We then determined the weighted average stage of completion for IPR&D projects was approximately 60% for U.S. commercialization of the PowerLink System and 33% for the development and commercialization of the larger size of the PowerLink System as of merger date. The cash flows from revenues forecasted in each period are reduced by related expenses, capital expenditures, the cost of working capital, and an assigned contribution to the core technologies serving as a foundation for the research and development. The discount rates applied to the individual technology’s net cash flows were 40%, based upon the level of risk associated with a particular technology and the current return on investment requirements of the market.

The amount of merger consideration allocated to IPR&D was then determined by estimating the stage of completion of each IPR&D project at the date of the merger, estimating the cash flows for the future research and development, clinical trials and release of products employing these technologies, all as described above, and discounting the net cash flows to their present values. As a result of the foregoing determinations, we expensed the portion of the purchase price allocated to IPR&D of $4,501 during the year ended December 31, 2002.

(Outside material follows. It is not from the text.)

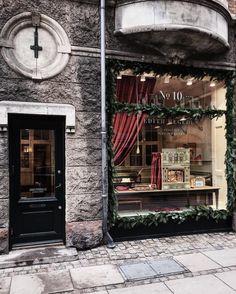 🎶Fade Into You - Korey Dane🎶 ~ .more Copenhagen festive vibes. Martin Henderson, Shop Fronts, Shop Interiors, Boutique Shop, Main Street, Restaurant Bar, Coffee Shop, Facade, Minimalism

We also determined the fair value of developed technology at the merger date to be $14,050, which represents the acquired, aggregate fair value of individually identified technologies that were fully developed at the time of the merger. As with the IPR&D, the developed technology was valued using the income approach and a discount rate of 30%, in context of the business enterprise value of the former Endologix. We determined a value of $2,708 for trademarks and tradenames based upon the estimated royalty that would have to be paid for the right to use these assets if they had not been acquired by us, and a discount rate of 35%. The residual amount of $3,602 was allocated to goodwill. Through September 30, 2003, actual results did not materially differ from the estimates and assumptions used in the valuation. However, failure to achieve projected results will adversely affect our future operating results and financial condition and may result in a write-down or write-off of intangible assets acquired in the merger. The trademarks and trade names have an indefinite life and the developed technology is being amortized over ten years. See Note 8 to the unaudited Condensed Consolidated Financial Statements for further description of the accounting for the merger.

Results of Operations

Comparison of the Three Months Ended September 30, 2003 and 2002

     Product Revenue. Product revenue decreased 26% to $285,000 in the three months ended September 30, 2003 from $387,000 in the three months ended September 30, 2002. Product revenue decreased due to lower U.S. clinical sales by $226,000, as the enrollment for the infrarenal arm of the clinical study was completed earlier in 2003 and enrollment in the suprarenal arm of the PowerLink clinical study has been delayed until the meeting of our data safety monitoring board in November 2003. This reduction was partially offset by higher sales in Europe and South America.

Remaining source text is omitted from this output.